→ Brief A
In the diary entries, which diet does the writer start on January 11, 2008?
→ Brief B
Output the stretch of the diary entries from "Oh Netflix –" through "Netflix – I swear).".
→ Brief C
Pick up the diary entries where they stop and continue writing them.

━━━ Source extract

January 13, 2008 By: Tracy Category: diary

But, not for the reason you might think – the “diet” is going pretty fine actually – BUT!!! The second half of Prime Suspect 2 – Disc 2 WON’T PLAY! Buh buh buhhhht…?!?!?!

Oh Netflix – please send a replacement soon. I may freak right out. I’m a woman without carbs, Netflix. Do what you can.

Here let’s meditate upon the culprits who pulled the disc out of the mail with their teeth when it arrived (Err – I mean, it was like that when we got it, Netflix – I swear).

Walter and Stanley

Kill that fuckin’ bear – smash his brains – I don’t care – we’re livin’ in desperate times – so beware!

January 11, 2008 By: Tracy Category: diary

Today – I started the um, South Beach diet – eh hem…*COUGH* – again.

Don’t laugh, assholes!

━━━━━━
━━━ Listed records

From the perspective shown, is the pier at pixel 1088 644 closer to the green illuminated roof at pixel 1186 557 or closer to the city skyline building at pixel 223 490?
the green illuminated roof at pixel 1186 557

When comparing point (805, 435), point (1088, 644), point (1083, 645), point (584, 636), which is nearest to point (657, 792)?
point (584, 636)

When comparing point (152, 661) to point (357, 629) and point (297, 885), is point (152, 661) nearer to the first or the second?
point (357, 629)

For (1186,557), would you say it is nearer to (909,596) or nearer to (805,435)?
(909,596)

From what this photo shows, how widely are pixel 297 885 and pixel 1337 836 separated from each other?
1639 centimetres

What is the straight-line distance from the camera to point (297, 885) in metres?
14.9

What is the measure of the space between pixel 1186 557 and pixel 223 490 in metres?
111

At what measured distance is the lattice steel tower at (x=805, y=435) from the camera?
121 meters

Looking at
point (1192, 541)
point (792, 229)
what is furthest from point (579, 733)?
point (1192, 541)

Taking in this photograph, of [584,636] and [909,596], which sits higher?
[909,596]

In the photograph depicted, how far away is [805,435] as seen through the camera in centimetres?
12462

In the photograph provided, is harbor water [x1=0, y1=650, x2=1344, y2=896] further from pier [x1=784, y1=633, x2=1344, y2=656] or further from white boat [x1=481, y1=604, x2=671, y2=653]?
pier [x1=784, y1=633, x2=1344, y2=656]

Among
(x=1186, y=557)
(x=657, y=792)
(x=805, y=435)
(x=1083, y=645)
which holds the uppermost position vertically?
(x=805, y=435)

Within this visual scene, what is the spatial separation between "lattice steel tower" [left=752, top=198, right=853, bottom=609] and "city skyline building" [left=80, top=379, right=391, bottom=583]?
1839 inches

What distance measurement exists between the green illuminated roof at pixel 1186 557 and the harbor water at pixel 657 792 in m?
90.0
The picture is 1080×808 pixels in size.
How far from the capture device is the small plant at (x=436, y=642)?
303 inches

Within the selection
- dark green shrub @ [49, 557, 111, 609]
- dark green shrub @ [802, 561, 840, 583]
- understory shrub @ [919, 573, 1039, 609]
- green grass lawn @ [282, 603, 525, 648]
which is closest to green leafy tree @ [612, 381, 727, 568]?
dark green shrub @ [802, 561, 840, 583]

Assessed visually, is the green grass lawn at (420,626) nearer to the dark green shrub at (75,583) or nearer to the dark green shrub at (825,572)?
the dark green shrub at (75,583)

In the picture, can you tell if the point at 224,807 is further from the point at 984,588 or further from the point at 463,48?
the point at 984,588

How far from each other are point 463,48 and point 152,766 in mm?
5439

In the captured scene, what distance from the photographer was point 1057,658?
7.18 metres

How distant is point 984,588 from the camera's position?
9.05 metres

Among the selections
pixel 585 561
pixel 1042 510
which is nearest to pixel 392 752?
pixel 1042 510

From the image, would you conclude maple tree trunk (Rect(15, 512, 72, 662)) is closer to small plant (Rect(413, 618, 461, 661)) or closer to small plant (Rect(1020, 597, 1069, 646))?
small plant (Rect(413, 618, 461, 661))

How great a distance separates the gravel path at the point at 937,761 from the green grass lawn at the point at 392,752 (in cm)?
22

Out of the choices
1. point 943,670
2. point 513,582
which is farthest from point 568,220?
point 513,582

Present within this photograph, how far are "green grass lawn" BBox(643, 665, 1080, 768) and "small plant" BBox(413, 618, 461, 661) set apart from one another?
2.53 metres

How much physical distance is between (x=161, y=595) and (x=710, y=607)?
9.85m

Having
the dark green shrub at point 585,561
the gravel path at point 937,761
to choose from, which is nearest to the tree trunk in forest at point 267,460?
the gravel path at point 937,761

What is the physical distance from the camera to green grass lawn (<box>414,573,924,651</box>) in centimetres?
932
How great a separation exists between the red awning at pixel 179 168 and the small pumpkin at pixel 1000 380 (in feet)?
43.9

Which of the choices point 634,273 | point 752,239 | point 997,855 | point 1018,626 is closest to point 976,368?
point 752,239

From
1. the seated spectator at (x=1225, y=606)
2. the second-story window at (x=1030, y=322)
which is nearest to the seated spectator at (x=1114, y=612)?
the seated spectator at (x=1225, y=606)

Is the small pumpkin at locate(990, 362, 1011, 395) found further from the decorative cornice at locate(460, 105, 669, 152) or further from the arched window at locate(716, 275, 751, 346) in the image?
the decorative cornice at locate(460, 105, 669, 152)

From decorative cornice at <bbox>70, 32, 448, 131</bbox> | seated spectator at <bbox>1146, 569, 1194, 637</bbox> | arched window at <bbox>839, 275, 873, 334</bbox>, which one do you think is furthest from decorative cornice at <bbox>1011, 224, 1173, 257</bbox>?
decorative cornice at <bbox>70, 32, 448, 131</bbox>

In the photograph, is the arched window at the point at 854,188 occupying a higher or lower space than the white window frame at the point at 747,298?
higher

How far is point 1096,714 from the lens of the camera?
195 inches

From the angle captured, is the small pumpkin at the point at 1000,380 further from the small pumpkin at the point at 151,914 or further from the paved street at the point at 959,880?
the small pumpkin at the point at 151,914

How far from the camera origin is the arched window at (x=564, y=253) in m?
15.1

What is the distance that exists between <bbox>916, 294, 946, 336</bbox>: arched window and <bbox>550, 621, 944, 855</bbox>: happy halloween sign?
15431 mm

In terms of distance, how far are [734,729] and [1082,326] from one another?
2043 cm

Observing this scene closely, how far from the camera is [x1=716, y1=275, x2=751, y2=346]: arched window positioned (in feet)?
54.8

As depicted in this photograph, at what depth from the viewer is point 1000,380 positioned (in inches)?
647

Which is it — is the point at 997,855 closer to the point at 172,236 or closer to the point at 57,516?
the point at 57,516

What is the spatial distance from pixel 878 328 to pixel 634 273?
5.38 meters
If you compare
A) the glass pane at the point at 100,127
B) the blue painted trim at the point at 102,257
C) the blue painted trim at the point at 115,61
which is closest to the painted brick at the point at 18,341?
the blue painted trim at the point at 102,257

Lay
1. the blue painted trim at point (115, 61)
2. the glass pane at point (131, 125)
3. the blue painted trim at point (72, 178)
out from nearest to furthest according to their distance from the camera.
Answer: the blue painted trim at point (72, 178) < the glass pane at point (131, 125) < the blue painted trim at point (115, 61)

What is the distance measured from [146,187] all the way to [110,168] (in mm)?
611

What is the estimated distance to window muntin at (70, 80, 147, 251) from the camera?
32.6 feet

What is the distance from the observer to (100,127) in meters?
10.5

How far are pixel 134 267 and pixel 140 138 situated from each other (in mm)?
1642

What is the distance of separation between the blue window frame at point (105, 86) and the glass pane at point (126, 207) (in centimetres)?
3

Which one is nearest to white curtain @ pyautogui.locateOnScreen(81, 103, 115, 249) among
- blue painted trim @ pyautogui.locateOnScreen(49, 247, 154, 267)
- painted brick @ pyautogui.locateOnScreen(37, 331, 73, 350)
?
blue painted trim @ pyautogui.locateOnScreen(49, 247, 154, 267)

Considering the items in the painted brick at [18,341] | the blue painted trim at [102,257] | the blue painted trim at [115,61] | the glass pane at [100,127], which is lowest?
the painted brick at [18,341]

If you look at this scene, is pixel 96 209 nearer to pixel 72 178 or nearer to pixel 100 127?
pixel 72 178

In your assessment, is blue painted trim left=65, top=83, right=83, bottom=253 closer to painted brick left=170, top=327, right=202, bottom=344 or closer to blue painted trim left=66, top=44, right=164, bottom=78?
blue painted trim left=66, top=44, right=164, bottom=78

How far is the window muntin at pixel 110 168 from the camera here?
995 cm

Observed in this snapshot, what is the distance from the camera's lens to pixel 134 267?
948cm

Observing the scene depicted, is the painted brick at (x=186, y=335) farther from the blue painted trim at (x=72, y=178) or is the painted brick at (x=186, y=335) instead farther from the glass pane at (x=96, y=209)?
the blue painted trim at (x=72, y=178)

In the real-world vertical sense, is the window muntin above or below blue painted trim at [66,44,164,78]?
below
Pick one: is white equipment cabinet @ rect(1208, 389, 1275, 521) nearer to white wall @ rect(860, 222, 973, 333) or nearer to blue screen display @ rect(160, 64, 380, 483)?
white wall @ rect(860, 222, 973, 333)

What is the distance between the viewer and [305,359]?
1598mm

━━━━━━

→ Expected output A
The South Beach diet.

→ Expected output B
Oh Netflix – please send a replacement soon. I may freak right out. I’m a woman without carbs, Netflix. Do what you can.

Here let’s meditate upon the culprits who pulled the disc out of the mail with their teeth when it arrived (Err – I mean, it was like that when we got it, Netflix – I swear).

→ Expected output C
I’ve got certain baby-shaped goals and for whatever reason my body does not want to make one for me. Tuesday I went to a fertility doctor and she gave me two courses of action – 1. dose up and potentially get knocked up with 15 babies at once or 2. lose weight, try again, see what happens and then reevaluate. I chose option two. Not because I’m totally against dosing – I just thought, well – losing some weight wouldn’t be that bad and I’ve been wanting/ meaning to anyway. And so, yeah – South Beach.

It’s the diet she recommended and I agreed since it worked for me before. I tried it the first time the summer before our wedding and while it was mildly brutal for the fist two weeks, the subsequent “phases” are reasonable, well balanced and something (if I hadn’t punked out) I could have really maintained.

Of course, I didn’t and here I am – bigger than I’ve ever been and after taking my measurements this evening- faced with the harshest reality that I am not currently my fly-est self.

So, in honor of my commitment to future, forever- fierce-i-ocity and baby-having, I’ve chosen a theme – my very own Eye of the Tiger, my “gettin’ in shape & eatin’ right” movie montage music – it’s called, Kill that Fuckin’ Bear and it’s by Gene Defcon.

Can’t you just picture me sweating on a treadmill, crankily eating salad, running the high school track in a light, gray sweat-set to the this song?